— BEGIN Provided data —

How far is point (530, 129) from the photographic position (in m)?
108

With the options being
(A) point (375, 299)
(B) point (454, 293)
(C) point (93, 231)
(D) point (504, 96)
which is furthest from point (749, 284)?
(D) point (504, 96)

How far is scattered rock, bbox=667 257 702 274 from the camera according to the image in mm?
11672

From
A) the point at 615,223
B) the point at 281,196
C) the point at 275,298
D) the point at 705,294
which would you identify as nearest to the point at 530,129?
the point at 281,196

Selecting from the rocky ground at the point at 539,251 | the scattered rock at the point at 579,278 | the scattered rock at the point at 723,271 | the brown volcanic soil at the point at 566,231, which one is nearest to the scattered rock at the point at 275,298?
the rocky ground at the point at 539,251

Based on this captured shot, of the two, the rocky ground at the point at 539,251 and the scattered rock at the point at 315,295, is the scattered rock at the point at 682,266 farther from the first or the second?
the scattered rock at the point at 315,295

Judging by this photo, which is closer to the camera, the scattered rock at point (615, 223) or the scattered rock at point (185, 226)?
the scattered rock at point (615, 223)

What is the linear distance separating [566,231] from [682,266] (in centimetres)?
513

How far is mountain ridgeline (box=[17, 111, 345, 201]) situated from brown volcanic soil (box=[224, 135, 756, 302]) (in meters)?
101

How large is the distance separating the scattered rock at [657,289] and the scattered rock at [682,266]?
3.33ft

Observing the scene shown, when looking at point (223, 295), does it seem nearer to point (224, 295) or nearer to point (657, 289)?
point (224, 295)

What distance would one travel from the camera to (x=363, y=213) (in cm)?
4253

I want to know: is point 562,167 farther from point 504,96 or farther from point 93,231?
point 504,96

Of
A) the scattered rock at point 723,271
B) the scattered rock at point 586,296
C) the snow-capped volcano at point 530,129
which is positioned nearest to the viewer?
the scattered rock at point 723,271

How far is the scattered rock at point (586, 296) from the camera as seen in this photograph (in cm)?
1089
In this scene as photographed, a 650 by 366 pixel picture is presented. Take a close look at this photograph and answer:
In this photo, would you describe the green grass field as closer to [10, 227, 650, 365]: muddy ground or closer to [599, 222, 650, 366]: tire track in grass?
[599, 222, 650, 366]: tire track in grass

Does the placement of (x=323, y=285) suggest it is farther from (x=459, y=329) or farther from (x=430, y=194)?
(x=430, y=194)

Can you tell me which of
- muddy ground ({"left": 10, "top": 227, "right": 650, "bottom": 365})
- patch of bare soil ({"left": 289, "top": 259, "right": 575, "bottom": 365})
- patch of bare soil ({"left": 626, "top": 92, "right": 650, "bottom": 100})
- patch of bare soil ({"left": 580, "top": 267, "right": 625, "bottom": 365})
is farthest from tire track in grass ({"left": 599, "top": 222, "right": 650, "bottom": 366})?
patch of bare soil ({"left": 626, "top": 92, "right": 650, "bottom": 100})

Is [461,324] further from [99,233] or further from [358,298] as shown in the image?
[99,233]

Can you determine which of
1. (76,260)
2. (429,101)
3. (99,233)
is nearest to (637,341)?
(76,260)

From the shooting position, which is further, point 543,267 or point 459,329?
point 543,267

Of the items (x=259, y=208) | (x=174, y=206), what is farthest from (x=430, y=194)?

— END Provided data —

◆ **Directions**:
Could you render all of the data above as a numbered list, one line per entry, with the blank lines left out?

◆ **Response to this task**:
1. How far is point (530, 129) from the photographic position (in m)?
2. 108
3. With the options being
4. (A) point (375, 299)
5. (B) point (454, 293)
6. (C) point (93, 231)
7. (D) point (504, 96)
8. which is furthest from point (749, 284)?
9. (D) point (504, 96)
10. How far is scattered rock, bbox=667 257 702 274 from the camera according to the image in mm?
11. 11672
12. From
13. A) the point at 615,223
14. B) the point at 281,196
15. C) the point at 275,298
16. D) the point at 705,294
17. which would you identify as nearest to the point at 530,129?
18. the point at 281,196
19. Selecting from the rocky ground at the point at 539,251 | the scattered rock at the point at 579,278 | the scattered rock at the point at 723,271 | the brown volcanic soil at the point at 566,231, which one is nearest to the scattered rock at the point at 275,298?
20. the rocky ground at the point at 539,251
21. Based on this captured shot, of the two, the rocky ground at the point at 539,251 and the scattered rock at the point at 315,295, is the scattered rock at the point at 682,266 farther from the first or the second?
22. the scattered rock at the point at 315,295
23. Judging by this photo, which is closer to the camera, the scattered rock at point (615, 223) or the scattered rock at point (185, 226)?
24. the scattered rock at point (615, 223)
25. What is the linear distance separating [566,231] from [682,266] (in centimetres)?
26. 513
27. How far is mountain ridgeline (box=[17, 111, 345, 201]) situated from brown volcanic soil (box=[224, 135, 756, 302]) (in meters)?
28. 101
29. How large is the distance separating the scattered rock at [657,289] and the scattered rock at [682,266]?
30. 3.33ft
31. Observing the scene shown, when looking at point (223, 295), does it seem nearer to point (224, 295) or nearer to point (657, 289)?
32. point (224, 295)
33. What distance would one travel from the camera to (x=363, y=213) (in cm)?
34. 4253
35. I want to know: is point 562,167 farther from point 504,96 or farther from point 93,231?
36. point 504,96
37. Of
38. A) the scattered rock at point 723,271
39. B) the scattered rock at point 586,296
40. C) the snow-capped volcano at point 530,129
41. which is positioned nearest to the viewer?
42. the scattered rock at point 723,271
43. How far is the scattered rock at point (586, 296) from the camera as seen in this photograph (in cm)?
44. 1089
45. In this scene as photographed, a 650 by 366 pixel picture is presented. Take a close look at this photograph and answer:
46. In this photo, would you describe the green grass field as closer to [10, 227, 650, 365]: muddy ground or closer to [599, 222, 650, 366]: tire track in grass?
47. [599, 222, 650, 366]: tire track in grass
48. Does the placement of (x=323, y=285) suggest it is farther from (x=459, y=329) or farther from (x=430, y=194)?
49. (x=430, y=194)
50. Can you tell me which of
51. - muddy ground ({"left": 10, "top": 227, "right": 650, "bottom": 365})
52. - patch of bare soil ({"left": 289, "top": 259, "right": 575, "bottom": 365})
53. - patch of bare soil ({"left": 626, "top": 92, "right": 650, "bottom": 100})
54. - patch of bare soil ({"left": 580, "top": 267, "right": 625, "bottom": 365})
55. is farthest from tire track in grass ({"left": 599, "top": 222, "right": 650, "bottom": 366})?
56. patch of bare soil ({"left": 626, "top": 92, "right": 650, "bottom": 100})
57. Is [461,324] further from [99,233] or further from [358,298] as shown in the image?
58. [99,233]
59. Can you determine which of
60. 1. (76,260)
61. 2. (429,101)
62. 3. (99,233)
63. is nearest to (637,341)?
64. (76,260)
65. From the shooting position, which is further, point 543,267 or point 459,329?
66. point 543,267
67. Of the items (x=259, y=208) | (x=174, y=206), what is farthest from (x=430, y=194)?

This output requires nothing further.